++++ PAGE EXCERPT
You took a several hour taxi ride from the Madrid airport to your university? Haha, any knowledgeable and reasonable young student would have taken public transportation, ie train, subway and/or bus.

Plus you are still wrong on your assertion that plane is always faster than train. It just is NOT true on some medium distances.


 +   Like this comment
Posted by Resident
a resident of Another Palo Alto neighborhood
on Nov 11, 2011 at 10:58 pm

Nayeli

Unfortunately, your comment about a several hour taxi journey shows that even though you are an immigrant (which I respect in many of your descriptions) you have totally immersed yourself in the bad aspects of American car culture.

Fortunately, many young Americans nowadays realise that the individual ownership of a car is just too expensive and too much of a luxury when there is easy car share programs and good public transportation.

Can't really believe that traveling by taxi for several hours in Europe is anything that anyone other than an American would do.


 +   Like this comment
Posted by Nayeli
a resident of Midtown
on Nov 12, 2011 at 1:08 am

@ Resident:

"American car culture?" I would argue that most people who live in this country NEED a car unless they plan on living and working via limited confines of public transportation or lacking the luxury to visit friends, family and stores (department and grocery) whenever they wish.

Besides, it is also an economic issue. A person can buy a decent used car in this country for $1500 (look on Craigslist or local classified). I have only purchased ONE new car in my life. The cost of riding CalTrain to San Francisco (round trip) for five days a week and 50 weeks a year is more than twice that ($12.75 x 250 days = $3187.50). In the typical time frame of purchasing a vehicle (five years), that comes out to approximately $16,000. That would cover the cost of a nice used car and all of the gasoline and repairs over five years.

Unfortunately, CalTrain's straight line wasn't able to take me to my job in Los Altos or my husband's job in Sunnyvale. There just weren't any CalTrain stations within walking distance from our jobs either.
++++++++
§ DIRECTION 1
Pick out every line of the records that contains the word "window".
++++ GIVEN INFORMATION
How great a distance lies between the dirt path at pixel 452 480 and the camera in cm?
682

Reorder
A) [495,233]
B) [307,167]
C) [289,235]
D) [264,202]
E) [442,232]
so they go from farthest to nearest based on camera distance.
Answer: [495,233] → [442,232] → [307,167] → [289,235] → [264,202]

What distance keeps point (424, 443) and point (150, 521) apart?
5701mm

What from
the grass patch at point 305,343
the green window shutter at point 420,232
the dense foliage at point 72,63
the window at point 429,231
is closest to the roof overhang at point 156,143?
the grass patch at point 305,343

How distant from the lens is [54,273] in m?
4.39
++++++++
++++ GIVEN INFORMATION
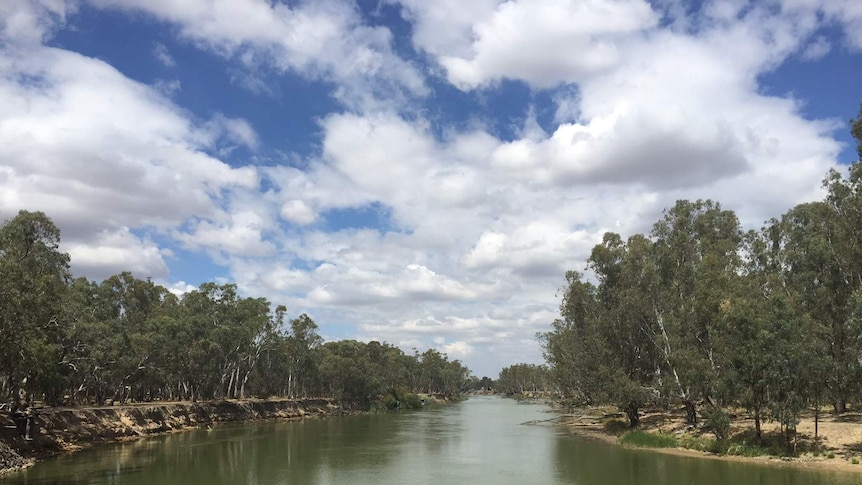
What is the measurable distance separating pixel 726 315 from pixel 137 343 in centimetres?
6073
++++++++
§ DIRECTION 2
List every dollar amount given in the comment thread.

§ COMPLETE ANSWER 1
the green window shutter at point 420,232
the window at point 429,231

§ COMPLETE ANSWER 2
$1500
$12.75
$3187.50
$16,000